Peripheral blood cell microRNA quantification during the first trimester predicts preeclampsia: Proof of concept.

OBJECTIVE: We investigated the capacity of microRNAs isolated from peripheral blood buffy coat collected late during the first trimester to predict preeclampsia. STUDY
DESIGN: The cohort study comprised 48 pregnant women with the following pregnancy outcomes: 8 preeclampsia and 40 with normal delivery outcomes. Quantitative rtPCR was performed on a panel of 30 microRNAs from buffy coat samples drawn at a mean of 12.7±0.5 weeks gestation. MicroRNA Risk Scores were calculated and AUC-ROC calculations derived.
RESULTS: The AUC-ROC for preeclampsia risk was 0.91 (p<0.0001). When women with normal delivery and high-risk background (those with SLE/APS, chronic hypertension and/or Type 2 Diabetes) were compared to women who developed preeclampsia but with a normal risk background (without these mentioned risk factors), preeclampsia was still predicted with an AUC-ROC of 0.92 (p<0.0001).
CONCLUSION: MicroRNA quantification of peripheral immune cell microRNA provides sensitive and specific prediction of preeclampsia in the first trimester of pregnant women. With this study, we extend the range during which disorders of the placental bed may be predicted from early to the end of the first trimester. This study confirms that buffy coat may be used as a sample preparation.

Introduction

Preeclampsia affects at least 2–3% of all pregnancies and is a major cause of maternal and perinatal morbidity and mortality [1]. The condition is recognized clinically after 20 weeks of gestation with the new appearance of hypertension and proteinuria. In countries with limited access to medical care, it is estimated that the disorder is responsible annually for greater than 60,000 deaths worldwide [2]. In developed countries, therapeutic intervention is often concluded with early delivery. While this intervention protects the mother, it results in significant morbidity and mortality to the neonate [3]. Early diagnosis has been a goal permitting intervention at an early time point [4].

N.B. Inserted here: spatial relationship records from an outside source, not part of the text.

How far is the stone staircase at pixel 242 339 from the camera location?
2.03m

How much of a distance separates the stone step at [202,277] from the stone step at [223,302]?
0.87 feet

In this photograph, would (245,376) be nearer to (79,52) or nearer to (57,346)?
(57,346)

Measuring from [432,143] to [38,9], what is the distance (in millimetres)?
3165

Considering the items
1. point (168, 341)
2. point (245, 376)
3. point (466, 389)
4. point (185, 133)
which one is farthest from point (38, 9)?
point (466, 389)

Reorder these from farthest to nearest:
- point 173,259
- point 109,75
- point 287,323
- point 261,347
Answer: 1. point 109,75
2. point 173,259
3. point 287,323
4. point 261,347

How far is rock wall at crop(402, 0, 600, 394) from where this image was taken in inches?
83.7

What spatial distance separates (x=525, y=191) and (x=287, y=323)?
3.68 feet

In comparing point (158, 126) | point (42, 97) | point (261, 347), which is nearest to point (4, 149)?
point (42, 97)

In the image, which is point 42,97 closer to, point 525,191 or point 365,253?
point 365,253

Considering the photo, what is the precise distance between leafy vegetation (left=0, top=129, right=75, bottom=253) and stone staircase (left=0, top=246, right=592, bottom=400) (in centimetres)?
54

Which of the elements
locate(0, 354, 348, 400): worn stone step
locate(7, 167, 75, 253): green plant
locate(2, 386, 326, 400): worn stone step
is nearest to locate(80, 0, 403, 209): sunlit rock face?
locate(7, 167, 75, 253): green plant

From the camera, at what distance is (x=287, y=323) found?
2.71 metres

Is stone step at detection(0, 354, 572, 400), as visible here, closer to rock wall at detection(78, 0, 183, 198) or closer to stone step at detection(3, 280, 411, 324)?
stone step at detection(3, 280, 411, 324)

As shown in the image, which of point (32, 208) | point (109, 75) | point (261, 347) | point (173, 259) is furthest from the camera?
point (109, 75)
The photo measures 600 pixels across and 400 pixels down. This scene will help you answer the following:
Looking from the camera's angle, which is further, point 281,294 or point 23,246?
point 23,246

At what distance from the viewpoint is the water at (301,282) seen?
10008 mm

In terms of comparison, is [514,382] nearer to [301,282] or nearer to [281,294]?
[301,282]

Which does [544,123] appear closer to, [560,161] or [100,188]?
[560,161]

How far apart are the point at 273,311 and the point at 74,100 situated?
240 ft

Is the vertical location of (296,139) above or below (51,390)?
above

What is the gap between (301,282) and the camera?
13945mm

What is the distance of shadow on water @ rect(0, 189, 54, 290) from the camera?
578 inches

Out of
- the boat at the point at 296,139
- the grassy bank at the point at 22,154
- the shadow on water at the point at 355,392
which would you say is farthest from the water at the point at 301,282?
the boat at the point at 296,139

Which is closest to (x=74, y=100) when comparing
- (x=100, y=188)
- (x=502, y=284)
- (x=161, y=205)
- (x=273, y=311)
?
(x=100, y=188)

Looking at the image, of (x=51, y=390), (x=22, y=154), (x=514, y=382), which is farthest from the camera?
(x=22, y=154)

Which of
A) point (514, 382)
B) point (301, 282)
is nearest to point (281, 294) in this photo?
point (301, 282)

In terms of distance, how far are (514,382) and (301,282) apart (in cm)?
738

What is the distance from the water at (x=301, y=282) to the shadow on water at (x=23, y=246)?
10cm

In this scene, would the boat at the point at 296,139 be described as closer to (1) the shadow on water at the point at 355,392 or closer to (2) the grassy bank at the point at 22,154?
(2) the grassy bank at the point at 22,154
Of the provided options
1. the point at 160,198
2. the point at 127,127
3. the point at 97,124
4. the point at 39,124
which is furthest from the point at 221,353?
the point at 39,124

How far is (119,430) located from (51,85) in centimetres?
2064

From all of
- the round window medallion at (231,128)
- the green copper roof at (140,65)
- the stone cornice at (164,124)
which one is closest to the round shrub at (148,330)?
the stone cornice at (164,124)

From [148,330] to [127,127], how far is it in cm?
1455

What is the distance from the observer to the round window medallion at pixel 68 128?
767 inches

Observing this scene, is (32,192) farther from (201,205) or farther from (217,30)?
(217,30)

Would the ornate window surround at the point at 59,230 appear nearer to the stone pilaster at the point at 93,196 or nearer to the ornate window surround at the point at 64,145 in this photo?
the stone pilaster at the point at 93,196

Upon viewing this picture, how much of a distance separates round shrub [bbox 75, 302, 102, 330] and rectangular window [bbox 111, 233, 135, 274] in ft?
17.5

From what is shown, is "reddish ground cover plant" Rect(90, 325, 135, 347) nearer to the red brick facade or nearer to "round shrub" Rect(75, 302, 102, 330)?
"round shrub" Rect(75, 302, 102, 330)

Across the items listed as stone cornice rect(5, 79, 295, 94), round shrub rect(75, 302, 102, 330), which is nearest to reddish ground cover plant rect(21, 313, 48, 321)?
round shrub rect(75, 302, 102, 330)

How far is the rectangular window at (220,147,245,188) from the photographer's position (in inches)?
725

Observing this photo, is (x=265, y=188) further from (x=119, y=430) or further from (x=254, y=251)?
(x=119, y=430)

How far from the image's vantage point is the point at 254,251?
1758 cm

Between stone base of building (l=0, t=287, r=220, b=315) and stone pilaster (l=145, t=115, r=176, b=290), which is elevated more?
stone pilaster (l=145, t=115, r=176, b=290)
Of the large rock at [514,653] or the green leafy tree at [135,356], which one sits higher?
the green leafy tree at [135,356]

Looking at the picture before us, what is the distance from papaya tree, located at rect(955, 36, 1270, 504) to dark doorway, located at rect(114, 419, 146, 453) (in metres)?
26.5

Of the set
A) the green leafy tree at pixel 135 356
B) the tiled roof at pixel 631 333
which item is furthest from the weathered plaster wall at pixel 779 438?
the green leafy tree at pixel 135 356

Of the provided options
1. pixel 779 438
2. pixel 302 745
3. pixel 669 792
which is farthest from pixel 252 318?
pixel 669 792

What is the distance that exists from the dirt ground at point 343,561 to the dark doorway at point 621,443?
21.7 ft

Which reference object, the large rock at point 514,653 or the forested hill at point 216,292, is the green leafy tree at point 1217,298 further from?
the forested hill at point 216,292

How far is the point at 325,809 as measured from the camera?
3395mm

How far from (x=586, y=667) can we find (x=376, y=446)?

Preeclampsia is among the great obstetrical syndromes that include premature rupture of the membranes, intrauterine growth retardation, premature birth and miscarriage. Khong, Brosens and Romero have identified histologic features of inadequate spiral artery transformation that are shared by each of the great obstetrical syndromes [5, 6]. Malperfusion results in placental stress from the beginning of the second trimester. Investigators have identified shed placental components in the plasma that correlate with malperfusion. The shed placental components have been used as biomarkers, often in combination with ultrasound and history, as predictors of the development of the great obstetrical syndromes.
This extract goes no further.